You can play around with this using our Bermuda package:
from datetime import date
from bermuda import meyers_tri, weight_geometric_decay
weight_test = meyers_tri.derive_fields(
weight=1.0
).clip(max_eval=date(1990, 12, 31))
rho = 0.8
evaluation_date_decay = weight_geometric_decay(
triangle=weight_test,
annual_decay_factor=rho,
basis='evaluation',
tri_fields="weight",
weight_as_field=False,
)
evaluation_date_decay.to_array_data_frame('weight')
period 0 12 24
0 1988-01-01 0.64 0.8 1.0
1 1989-01-01 0.80 1.0 NaN
2 1990-01-01 1.00 NaN NaN
The above shows a weighting scheme as applied to loss development, the following shows the experience period weighting scheme as applied to forecast models.
experience_date_decay = weight_geometric_decay(
triangle=weight_test,
annual_decay_factor=rho,
basis='experience',
tri_fields="weight",
weight_as_field=False,
)
experience_date_decay.to_array_data_frame('weight')
period 0 12 24
0 1988-01-01 0.64 0.64 0.64
1 1989-01-01 0.80 0.80 NaN
2 1990-01-01 1.00 NaN NaN
Cape Cod method¶
Users can implement the Cape Cod method, which down-weights earned premium for less-developed experience periods by multiplying the raw premium by the loss emergence percentage or the inverse of the ultimate development factor.

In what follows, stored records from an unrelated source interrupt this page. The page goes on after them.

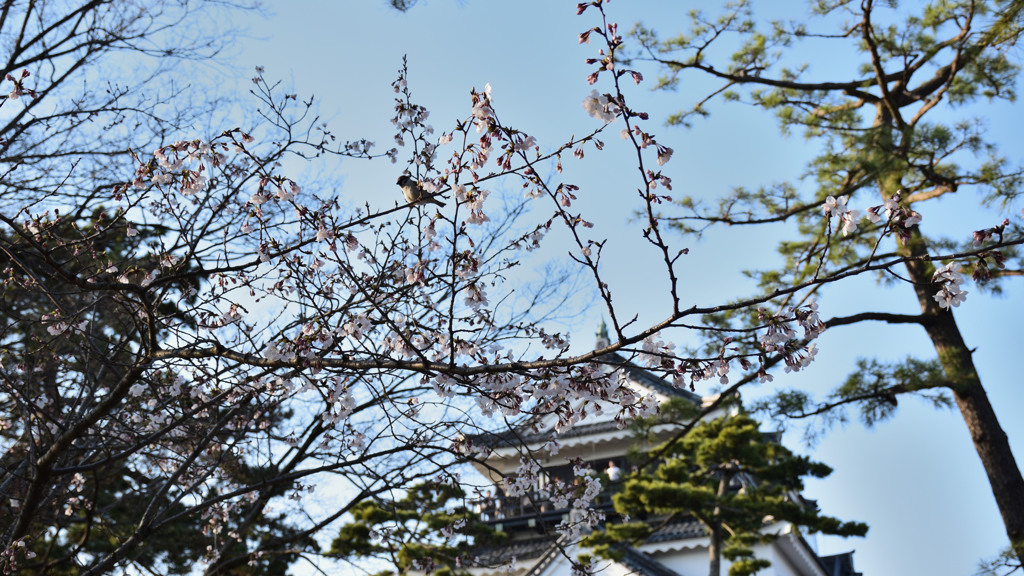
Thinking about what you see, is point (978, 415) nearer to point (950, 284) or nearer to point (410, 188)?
point (950, 284)

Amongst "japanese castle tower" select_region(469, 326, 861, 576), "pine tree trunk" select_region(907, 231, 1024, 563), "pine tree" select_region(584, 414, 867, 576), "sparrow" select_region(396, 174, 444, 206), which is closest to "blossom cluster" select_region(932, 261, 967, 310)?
"sparrow" select_region(396, 174, 444, 206)

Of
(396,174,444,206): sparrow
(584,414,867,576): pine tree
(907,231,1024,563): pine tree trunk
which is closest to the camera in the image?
(396,174,444,206): sparrow

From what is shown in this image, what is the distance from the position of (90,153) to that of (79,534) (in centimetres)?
492

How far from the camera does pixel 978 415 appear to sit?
762 cm

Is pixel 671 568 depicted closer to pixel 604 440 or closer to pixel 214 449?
pixel 604 440

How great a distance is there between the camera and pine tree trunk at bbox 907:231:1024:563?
725 centimetres

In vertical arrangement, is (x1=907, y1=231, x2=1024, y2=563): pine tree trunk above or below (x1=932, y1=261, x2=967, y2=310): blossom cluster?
above

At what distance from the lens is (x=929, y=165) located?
25.7 feet

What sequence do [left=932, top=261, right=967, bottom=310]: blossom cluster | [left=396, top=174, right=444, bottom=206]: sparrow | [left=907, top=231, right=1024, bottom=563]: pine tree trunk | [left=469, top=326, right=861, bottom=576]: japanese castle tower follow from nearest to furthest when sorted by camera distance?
[left=932, top=261, right=967, bottom=310]: blossom cluster, [left=396, top=174, right=444, bottom=206]: sparrow, [left=907, top=231, right=1024, bottom=563]: pine tree trunk, [left=469, top=326, right=861, bottom=576]: japanese castle tower

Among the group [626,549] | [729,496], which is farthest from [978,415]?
[626,549]

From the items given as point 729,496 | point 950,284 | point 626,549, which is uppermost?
point 729,496

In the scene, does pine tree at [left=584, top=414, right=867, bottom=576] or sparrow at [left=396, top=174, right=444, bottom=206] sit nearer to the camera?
sparrow at [left=396, top=174, right=444, bottom=206]

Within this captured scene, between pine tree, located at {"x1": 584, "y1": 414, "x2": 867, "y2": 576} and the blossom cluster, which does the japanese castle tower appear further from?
the blossom cluster

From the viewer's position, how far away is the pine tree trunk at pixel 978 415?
7246mm
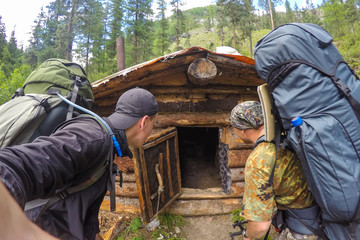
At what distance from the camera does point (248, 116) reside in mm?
1961

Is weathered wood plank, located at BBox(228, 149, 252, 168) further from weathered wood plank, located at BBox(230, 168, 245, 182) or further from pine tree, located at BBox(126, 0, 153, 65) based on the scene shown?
pine tree, located at BBox(126, 0, 153, 65)

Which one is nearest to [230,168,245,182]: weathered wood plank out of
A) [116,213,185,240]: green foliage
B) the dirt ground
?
the dirt ground

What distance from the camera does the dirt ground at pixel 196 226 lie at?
3.32 meters

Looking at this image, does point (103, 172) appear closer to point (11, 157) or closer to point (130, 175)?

This is useful if users want to impose the assumption that greener experience periods’ loss ratios should be more uncertain. For instance, in forecasting, more recent experience periods’ ultimate loss ratios are based on, typically, less data than older experience periods.
We recommend users opt for the ‘samples as data’ approach above over the Cape Cod adjustment where possible, which has similar properties but is a model-based solution that can handle more complex use-cases.